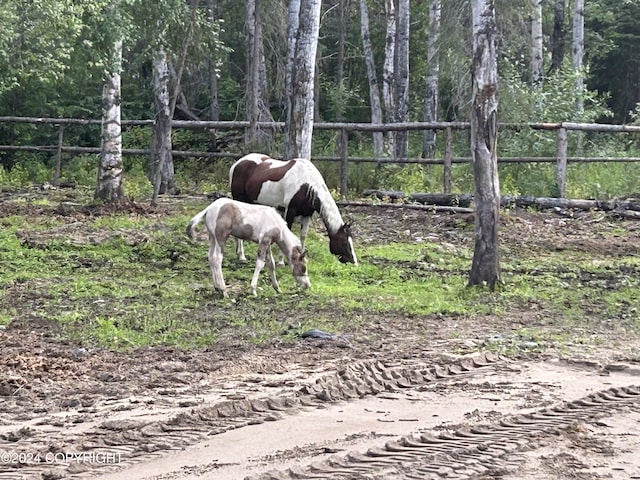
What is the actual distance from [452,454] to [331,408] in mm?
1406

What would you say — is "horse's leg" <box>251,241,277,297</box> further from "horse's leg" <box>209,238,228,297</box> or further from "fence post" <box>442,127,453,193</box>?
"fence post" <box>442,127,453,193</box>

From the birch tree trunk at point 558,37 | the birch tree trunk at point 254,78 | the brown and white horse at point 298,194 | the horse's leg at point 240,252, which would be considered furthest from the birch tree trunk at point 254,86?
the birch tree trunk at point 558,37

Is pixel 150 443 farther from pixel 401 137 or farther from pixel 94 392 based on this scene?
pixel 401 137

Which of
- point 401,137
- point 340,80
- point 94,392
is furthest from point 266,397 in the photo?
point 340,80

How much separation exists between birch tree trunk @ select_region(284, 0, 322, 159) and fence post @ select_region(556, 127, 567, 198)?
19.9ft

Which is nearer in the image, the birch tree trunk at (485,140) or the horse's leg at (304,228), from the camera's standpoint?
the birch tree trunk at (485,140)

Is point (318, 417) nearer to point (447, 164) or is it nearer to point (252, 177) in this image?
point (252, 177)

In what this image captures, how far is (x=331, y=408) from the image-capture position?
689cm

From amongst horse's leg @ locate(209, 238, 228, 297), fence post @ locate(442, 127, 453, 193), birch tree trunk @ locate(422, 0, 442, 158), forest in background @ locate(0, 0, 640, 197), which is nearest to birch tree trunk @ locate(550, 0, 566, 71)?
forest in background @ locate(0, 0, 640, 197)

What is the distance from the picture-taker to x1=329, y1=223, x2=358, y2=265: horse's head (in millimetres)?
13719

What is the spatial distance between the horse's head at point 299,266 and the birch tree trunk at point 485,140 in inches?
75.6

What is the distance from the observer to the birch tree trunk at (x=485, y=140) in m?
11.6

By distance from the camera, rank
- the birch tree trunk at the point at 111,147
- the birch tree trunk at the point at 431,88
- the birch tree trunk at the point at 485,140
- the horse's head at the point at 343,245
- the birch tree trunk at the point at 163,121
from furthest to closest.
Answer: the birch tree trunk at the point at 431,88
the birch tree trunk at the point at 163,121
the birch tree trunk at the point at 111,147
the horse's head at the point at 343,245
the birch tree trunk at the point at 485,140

════════

Starting with the line that contains "What is the distance from the observer" and stopping after the last line of the listing, render those lines as a Markdown table with a Row column numbering them and an Entry column holding each line. Skip blank lines.

| Row | Entry |
|---|---|
| 1 | What is the distance from the observer to the birch tree trunk at (x=485, y=140) in m? |
| 2 | 11.6 |
| 3 | By distance from the camera, rank |
| 4 | - the birch tree trunk at the point at 111,147 |
| 5 | - the birch tree trunk at the point at 431,88 |
| 6 | - the birch tree trunk at the point at 485,140 |
| 7 | - the horse's head at the point at 343,245 |
| 8 | - the birch tree trunk at the point at 163,121 |
| 9 | from furthest to closest. |
| 10 | Answer: the birch tree trunk at the point at 431,88 |
| 11 | the birch tree trunk at the point at 163,121 |
| 12 | the birch tree trunk at the point at 111,147 |
| 13 | the horse's head at the point at 343,245 |
| 14 | the birch tree trunk at the point at 485,140 |